Sunday, July 22, 2007

Could climate change herald mass migration?



The state of Arizona has more than 300 golf courses, a booming economy, endless sunshine and, at last count, at least five Saks Fifth Avenue department stores — in short, nearly everything the well-heeled sybarite would need.

There’s just one thing missing: rain.

For the past month, not a drop has fallen in Maricopa County, home to greater Phoenix, the state’s economic engine and fastest-growing hub. Over that period, temperatures have hovered five to seven degrees above the 30-year average, at one point holding steady at over 43C for 10 straight days, while hundreds of brush fires burned statewide.

"And they're still building billion-dollar houses, right in the middle of the desert," says Paul Oyashi, incredulous. "It doesn't seem rational, does it?"

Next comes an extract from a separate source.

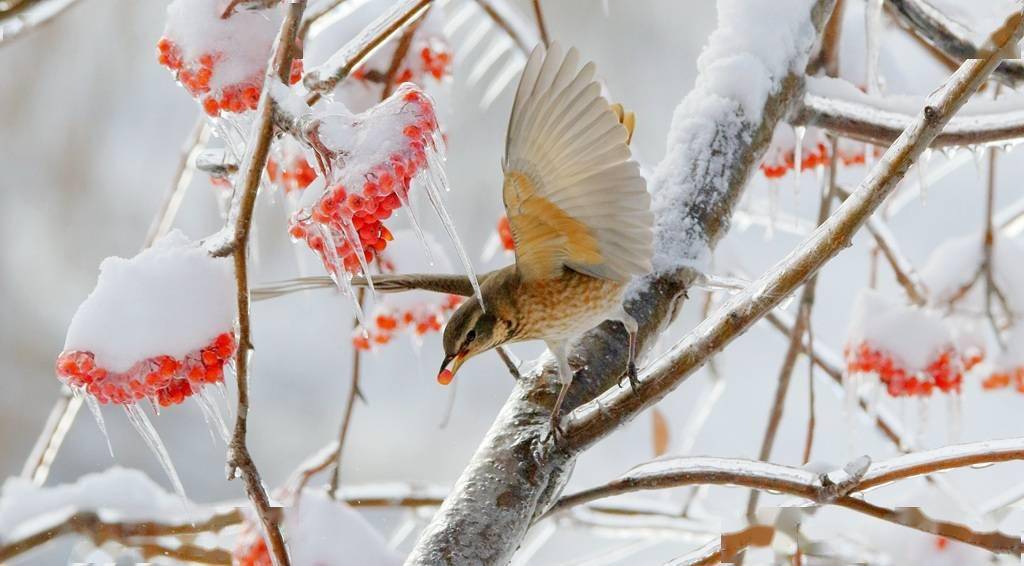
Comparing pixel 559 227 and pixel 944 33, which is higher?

In a word, no. Rational, some would say, would be a mass migration from the drought-ravaged American southwest, where Southern California just experienced its driest 12-month period in recorded history, to more verdant climes.

One such place? Cleveland, the battered hub of Cuyahoga County, where Oyashi sits as director of the department of development. "We don't have earthquakes, we don't have brush fires, we've got all the fresh water you could ever want," Oyashi says. "That's logic. But the problem is, it flies in the face of reality."

LOGIC HAS NEVER been the lone – or even dominant – factor in human behaviour. And in Cleveland, much like all the depressed cities of the Great Lakes rust belt, the reality is this: over the past four decades, the population has bled away to less than half, as it has in Buffalo and Detroit.